Spinning East Asia Series II: A Net (Dis)entangled

2 April - 7 August



Following the success of last year’s Spinning East Asia Series I: A Compass in Hand exhibition, CHAT (Centre for Heritage, Arts and Textile) presents the second chapter of the series Spinning East Asia Series II: A Net (Dis)entangled. The exhibition will invite the public to experience the diverse spectrum of history and culture of East Asia through collections of contemporary art produced by 16 prominent artists and artist groups from the East Asia region.

More than 90% of artworks are newly commissioned for this exhibition. Participating artists and artist groups include Cha Seungean (Seoul), Chen Yiyun (Shanghai), Chu Chun-Teng (Taipei), Ho Rui An (Singapore), Kamata Yusuke (Fukuoka) , Suki Seokyeong Kang (Seoul), Kato Tsubasa (Tokyo), Lee Kai Chung (Hong Kong) and Isaji Yugo (Tokyo), Li Qingyue (Shanghai), Man Mei To (Hong Kong), Park Jeehee (Seoul), Wang Bo (Amsterdam), Wang Ya-Hui (Taipei), Wang Yiquan (Shanghai) , Yamauchi Terue (Fukuoka) and Jeon Gisun/ Matsuda Motoyoshi (Fukuoka and Tsushima) and Luka Yuanyuan Yang (Beijing).

Textile as Metaphor in Examining East Asian History
A Net (Dis)entangled uses textile as a unifying thread that runs through every work, highlighting its cultural significance that informed artists’ ways of thinking and forms of presentation. Curator Wang Weiwei adopts the simultaneous actions of entangling and disentangling yarns as a metaphor to explore and reimagine the notion of East Asia.

At its core, East Asia is a fluid structure influenced by and dependent on a multiplicity of unique individual existences. The exhibition casts a creatively critical eye on East Asian history, with works like Lee Kai Chung and Isaji Yugo’s research-based work The Shadow Lands Yonder on ‘Manchuria’ at the start of the twentieth century; and the video installation Eel by Chu Chun-Teng, which examines Shezi Island in Taipei.

Collectively, the artists scrutinise the geographical spaces, industries and social phenomena that have shaped the political, economic and cultural outlooks of the region. Acting as ‘weavers’ of a complex and intricate web, the participating artists engage in varying levels of individual or collective practice-led research, creative collaborations, or dialogue through the display of their works to consider the region’s shared influences and struggles.

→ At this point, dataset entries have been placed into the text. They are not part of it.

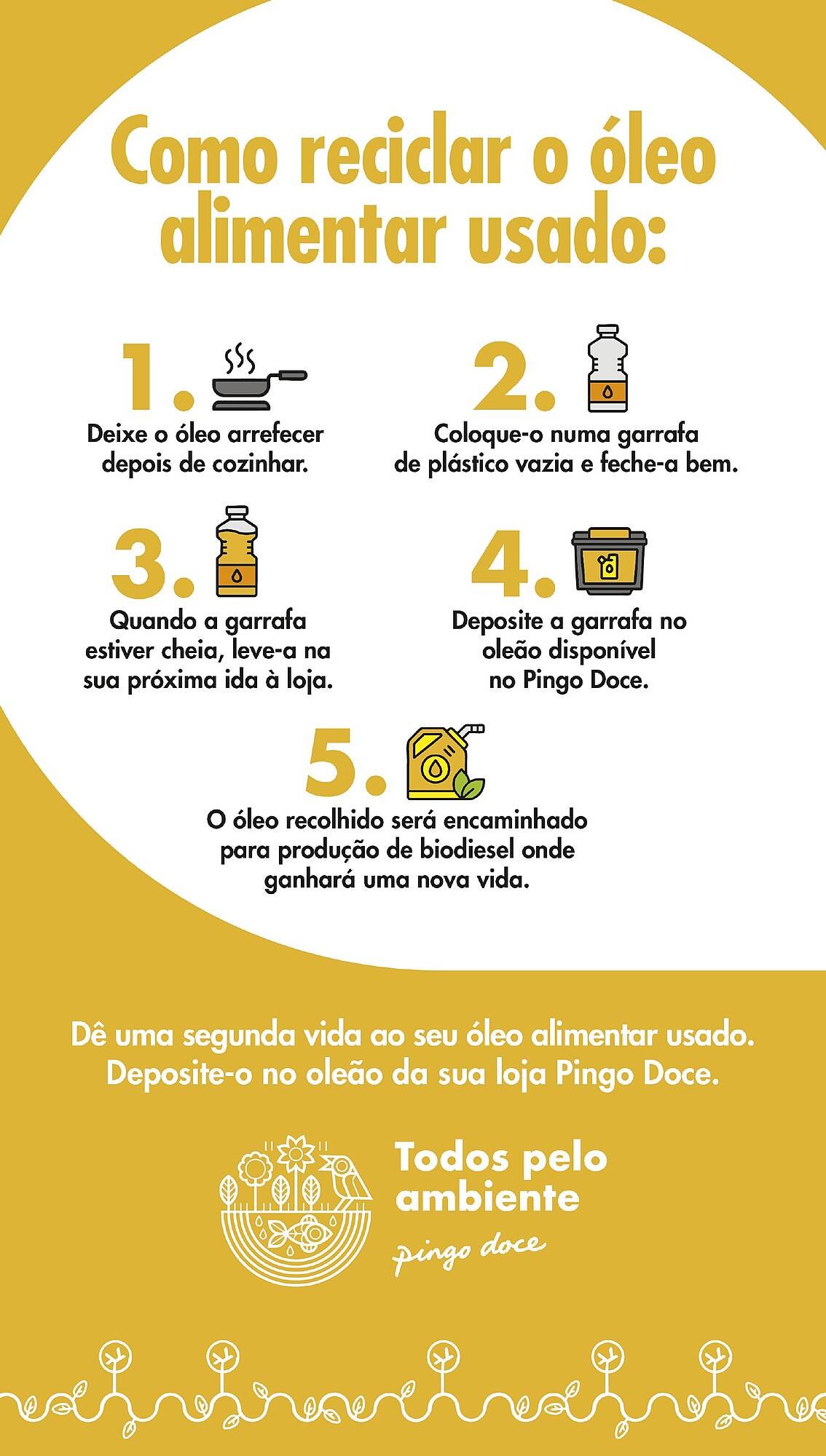 Como reciclar o óleo alimentar usado:

1.
Deixe o óleo arrefecer depois de cozinhar.

2.
Coloque-o numa garrafa de plástico vazia e feche-a bem.

3.
Quando a garrafa estiver cheia, leve-a na sua próxima ida à loja.

4.
Deposite a garrafa no oleão disponível no Pingo Doce.

5.
O óleo recolhido será encaminhado para produção de biodiesel onde ganhará uma nova vida.

Dê uma segunda vida ao seu óleo alimentar usado. Deposite-o no oleão da sua loja Pingo Doce.

Todos pelo ambiente
pingo doce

Individual vs Collective Forces: The Transformation of the Self and Integration
For many artists, the dynamics of individual and collective forces has long been a topic of interest. This season, CHAT will be a platform for cross-disciplinary collaborations to take place.
Performance artist Kato Tsubasa will collaborate with the local band The Interzone Collective to deliver The Day to Break the Silence, a special musical presentation to interpret the relationships between self-identity, power and collective action. Inspired by traditional Korean musical notation system jeongganbo, Suki Seokyeong Kang codesigned 13 textiles pieces titled Mat Black Mat — Acts — cccktps with students from C. C. C. Kei Tsun Primary School through a series of workshops. Ho Rui An, CHAT’s 2021 Artist-in-Residence, interweaves interviews with former factory workers for his video work Lining. In the process, he delves into the history of Hong Kong’s textile industry and records the interplay between individuals and a ‘collective’ history.

To expand on the various themes of this ambitious exhibition, an online Discussion Forum will be held in mid-May 2022, inviting academics from various fields to add to the conversations surrounding the exhibited works. CHAT invites Dr Pan Lu from Hong Kong Polytechnic University to host a series of keynote seminars and panel discussions on the history, geographical boundaries and research of, as well as interdisciplinary collaborations across, East Asia. The forum will be conduct via Zoom and more details will be released in March.

Throughout the season, a range of programmes, from performances, artist talks and workshops responding to the exhibition’s thematic concerns will be conducted on-site and online. Arrangements are subject to social distancing regulations and will be updated via CHAT’s various channels.


CHAT (Centre for Heritage, Arts and Textile) is an art centre located at The Mills, the former cotton-spinning mills of Nan Fung Textiles in Tsuen Wan. Through its multifaceted curated programmes, which include exhibitions and co-learning programmes, CHAT aims to be an art centre that weaves creative experiences for all, inviting visitors to experience the spirit of the innovative legacy of Hong Kong’s textile industry and engage in new dialogues and inspirational journeys that interweave contemporary art, design and heritage.